In response to the White House's decision to revoke CNN correspondent Jim Acosta's press pass, J.K. Rowling has taken to Twitter, posting a chilling quote from 1984. The Harry Potter author retweeted a video posted by Sarah Huckabee Sanders, which featured the heated exchange between President Trump and Acosta that has been used as the basis for the revocation, and added her own message, one that puts the White House's attempts at silencing the press on full blast.
The video, from a Nov. 7 press conference, featured Acosta pushing back on Trump's characterization of the migrant caravan as an "invasion." After several moments of charged back-and-forths, Trump angrily stated, "That's enough." A White House intern then tried to grab the mic away from Jim Acosta; Acosta's response — to resist — resulted in what Huckabee Sanders has characterized as physical assault.
"President Trump believes in a free press and expects and welcomes tough questions of him and his Administration," said Huckabee Sanders said in a statement later that night. "We will, however, never tolerate a reporter placing his hands on a young woman just trying to do her job as a White House intern." Acosta's "hard pass" has since been suspended until further notice; he tweeted a video of himself surrendering the pass to the Secret Service on Wednesday night.
Rowling's decision to repost Huckabee Sanders' video, and caption it with the eerie Orwellian quote — "And if all others accepted the lie which the Party imposed — if all records told the same tale — then the lie passed into history and became truth." — hits at a fear Americans are increasingly waking up to.

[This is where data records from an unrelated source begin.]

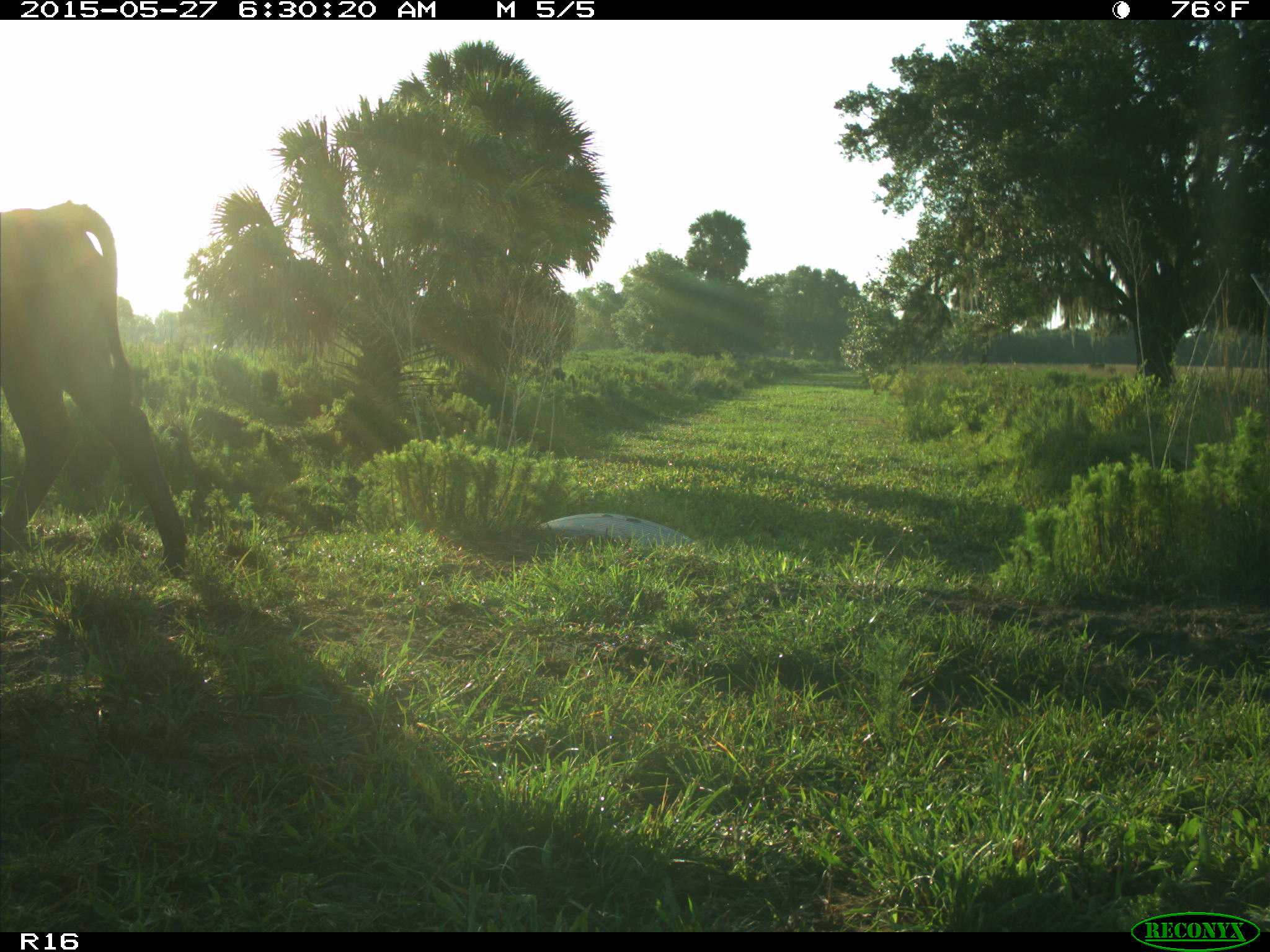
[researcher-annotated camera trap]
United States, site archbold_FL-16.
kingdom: Animalia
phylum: Chordata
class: Mammalia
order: Artiodactyla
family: Bovidae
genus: Bos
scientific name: Bos taurus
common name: domestic cow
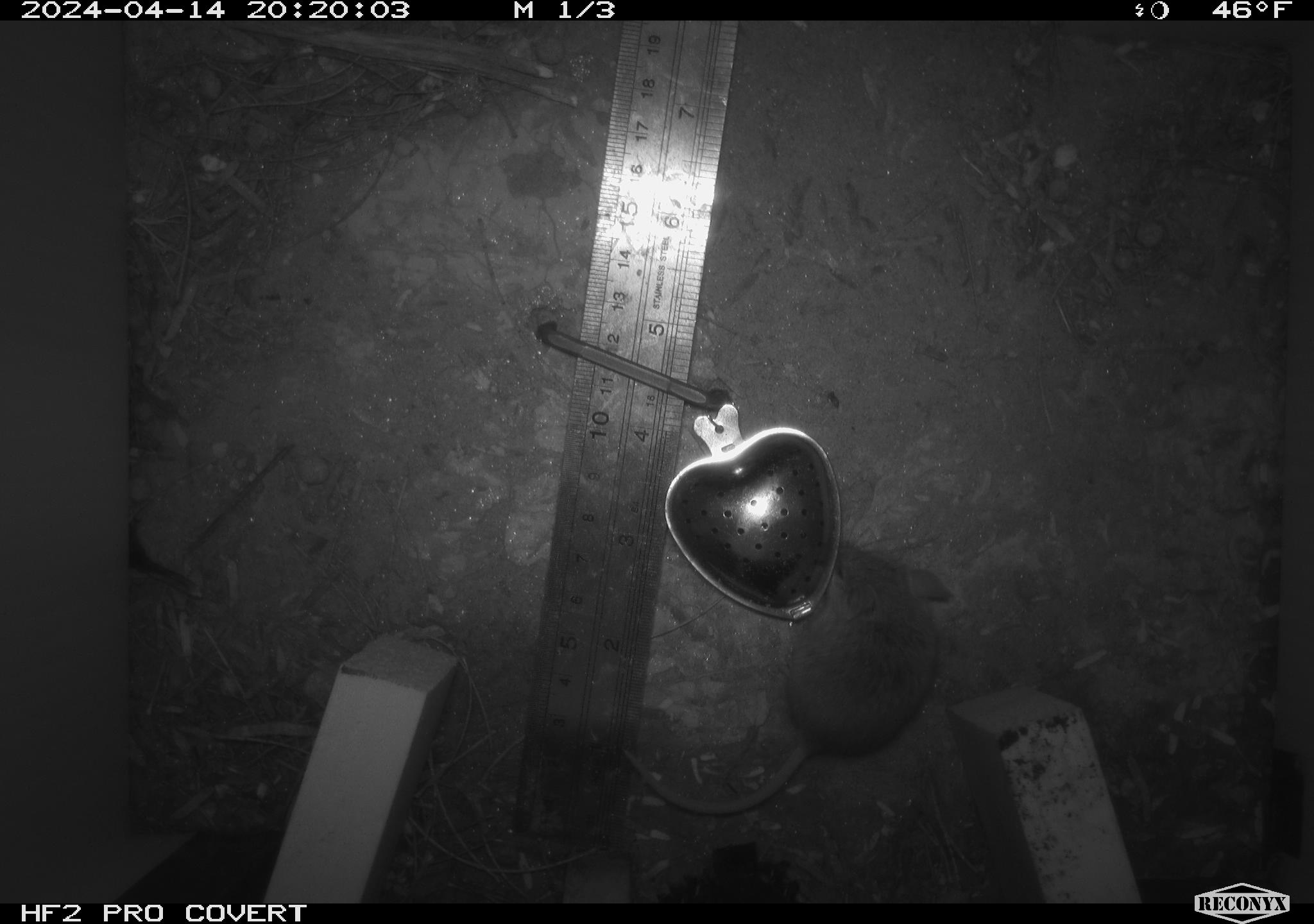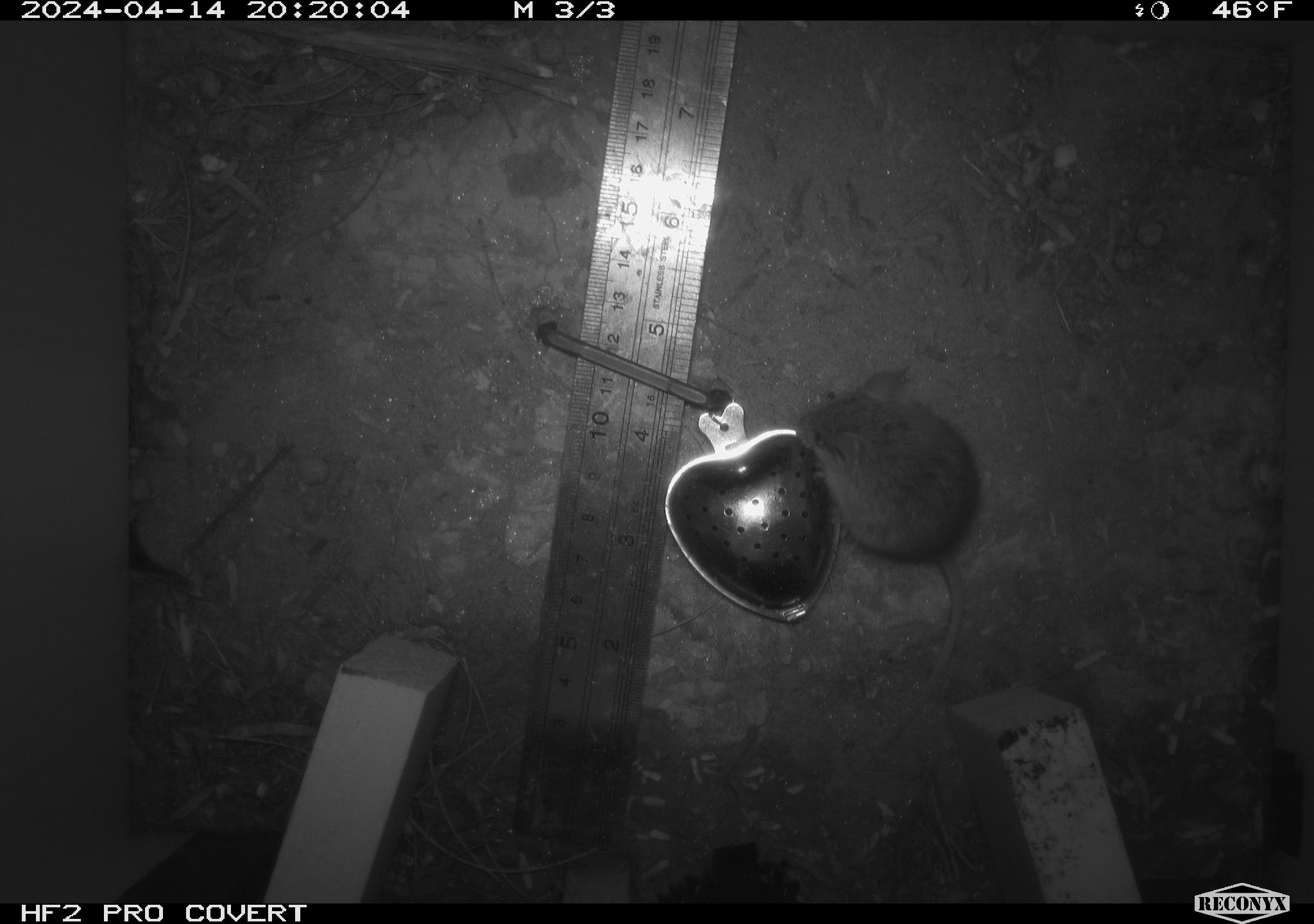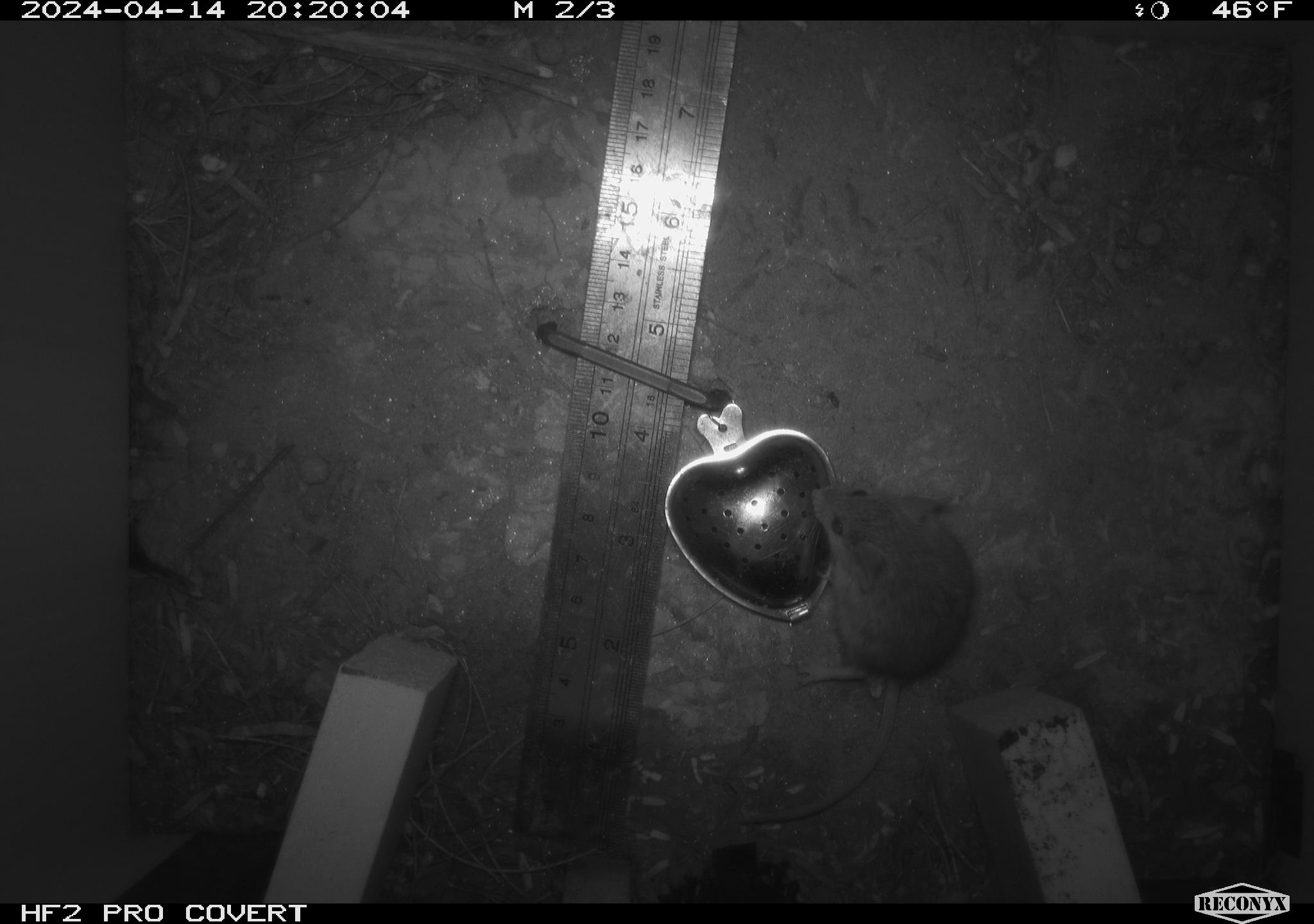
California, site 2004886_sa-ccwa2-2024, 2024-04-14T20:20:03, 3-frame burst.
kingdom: Animalia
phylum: Chordata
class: Mammalia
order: Rodentia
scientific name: Rodentia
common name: mouse species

Originally published in 1949, George Orwell's 1984 chronicles a dystopian future, where critical thinking has been all but crushed by a totalitarian regime (the Party), where the present news and the historical records are re-written by the Ministry of Truth, and where the public is held captive by propaganda, too sated by tabloids and "sex-filled movies" to recognize that their right to free and critical discourse has been stripped away. In the week following President Trump's inauguration, the book immediately became a best-seller in the United States.
The particular quote Rowling chose, which illustrates the Party's influence on the past and present — and subsequently, the future — reference both Trump's characterization of the journey of the migrants as an "invasion," and Huckabee Sanders' depiction of Acosta's interaction with the White House intern as an altercation. And this is hardly the first time in the past year and a half that the truth of a situation has been buried under false narrative. Remember Kellyanne Conway's "alternative facts" moment? Remember Sean Spicer trotting out the claim that Trump's inauguration crowd was the largest ever in attendance?
And while Rowling's choice of quote is already frightening enough, it's the fate of those who fall out of favor with the Party, those labeled "thoughtcriminals," that is perhaps most alarming. The newspapers extolling the truth are thrown into the "memory hole" and burned out of existence. The free thinkers, the thoughtcriminals, the people willing to stand in opposition to the party - they become "unpersons."